# [ASSIGNED TASK]
Search for the word "html" in the entries. Each line that holds it should be copied.

EXCERPTED RECORDS section start

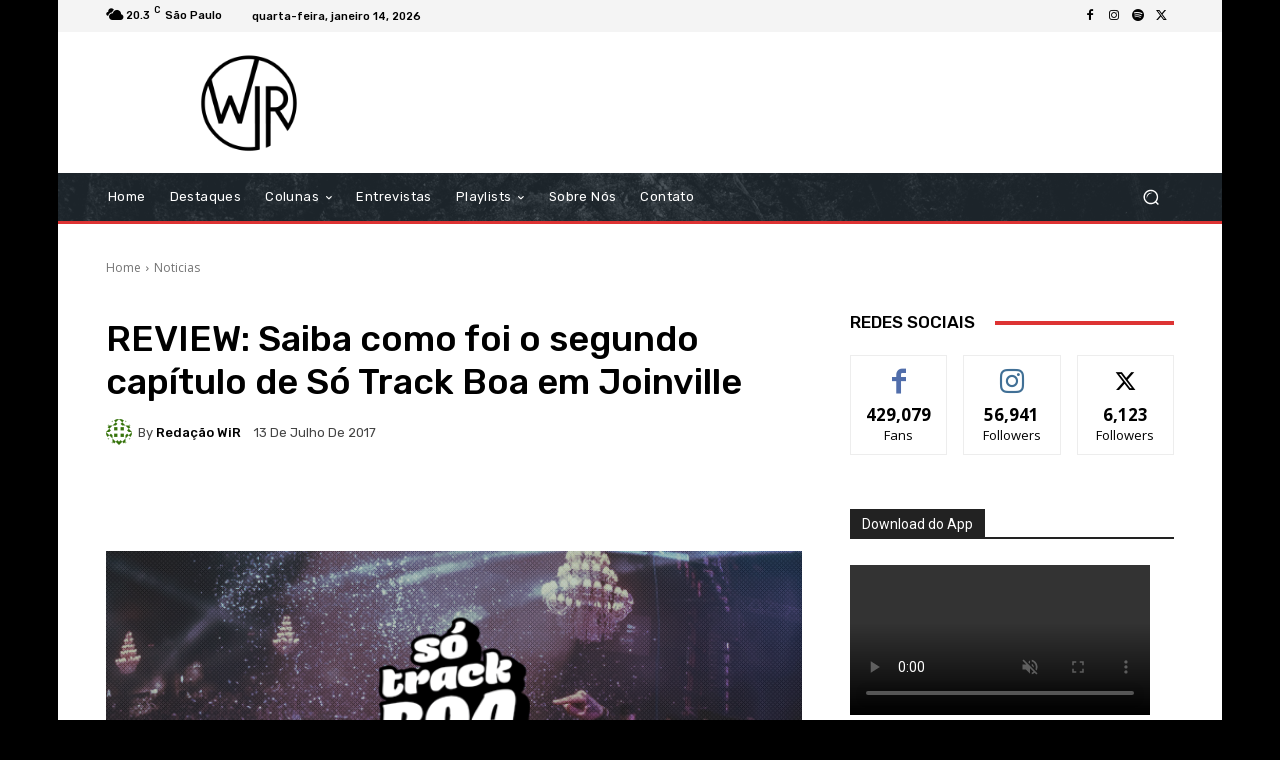

--- FILE ---
content_type: text/html; charset=utf-8
request_url: https://www.google.com/recaptcha/api2/aframe
body_size: 264
content:
<!DOCTYPE HTML><html><head><meta http-equiv="content-type" content="text/html; charset=UTF-8"></head><body><script nonce="ES9C-r6y7pp9om_PS_4sMg">/** Anti-fraud and anti-abuse applications only. See google.com/recaptcha */ try{var clients={'sodar':'https://pagead2.googlesyndication.com/pagead/sodar?'};window.addEventListener("message",function(a){try{if(a.source===window.parent){var b=JSON.parse(a.data);var c=clients[b['id']];if(c){var d=document.createElement('img');d.src=c+b['params']+'&rc='+(localStorage.getItem("rc::a")?sessionStorage.getItem("rc::b"):"");window.document.body.appendChild(d);sessionStorage.setItem("rc::e",parseInt(sessionStorage.getItem("rc::e")||0)+1);localStorage.setItem("rc::h",'1768362196719');}}}catch(b){}});window.parent.postMessage("_grecaptcha_ready", "*");}catch(b){}</script></body></html>

--- FILE ---
content_type: application/javascript; charset=utf-8
request_url: https://fundingchoicesmessages.google.com/f/AGSKWxWdbF9K3oXNpQl89ZizCyAP3ziC0bko3mkUxovfxCTx4pl1X0Jacdmn0IJJzNwgptnDbWxnFCDUBrALBdSeh-U4OQjCm0JruO6Bv3iYTkp7YkcvMQ0dJevZdgkdPr2Pt0UKyHGSCLLdYEuO77L8nw7gs1XM6xzB5TSC64os-iRbVQpAo9L8vR-6l6es/_/ad-bckg./noodleAdFramed..swf?clicktag=/ecom/magnet.-feed-ads.
body_size: -1289
content:
window['6ef67924-451e-4e51-a6f9-e910f5999e1f'] = true;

EXCERPTED RECORDS section end

# [EXPECTED ANSWER]
content_type: text/html; charset=utf-8
<!DOCTYPE HTML><html><head><meta http-equiv="content-type" content="text/html; charset=UTF-8"></head><body><script nonce="ES9C-r6y7pp9om_PS_4sMg">/** Anti-fraud and anti-abuse applications only. See google.com/recaptcha */ try{var clients={'sodar':'https://pagead2.googlesyndication.com/pagead/sodar?'};window.addEventListener("message",function(a){try{if(a.source===window.parent){var b=JSON.parse(a.data);var c=clients[b['id']];if(c){var d=document.createElement('img');d.src=c+b['params']+'&rc='+(localStorage.getItem("rc::a")?sessionStorage.getItem("rc::b"):"");window.document.body.appendChild(d);sessionStorage.setItem("rc::e",parseInt(sessionStorage.getItem("rc::e")||0)+1);localStorage.setItem("rc::h",'1768362196719');}}}catch(b){}});window.parent.postMessage("_grecaptcha_ready", "*");}catch(b){}</script></body></html>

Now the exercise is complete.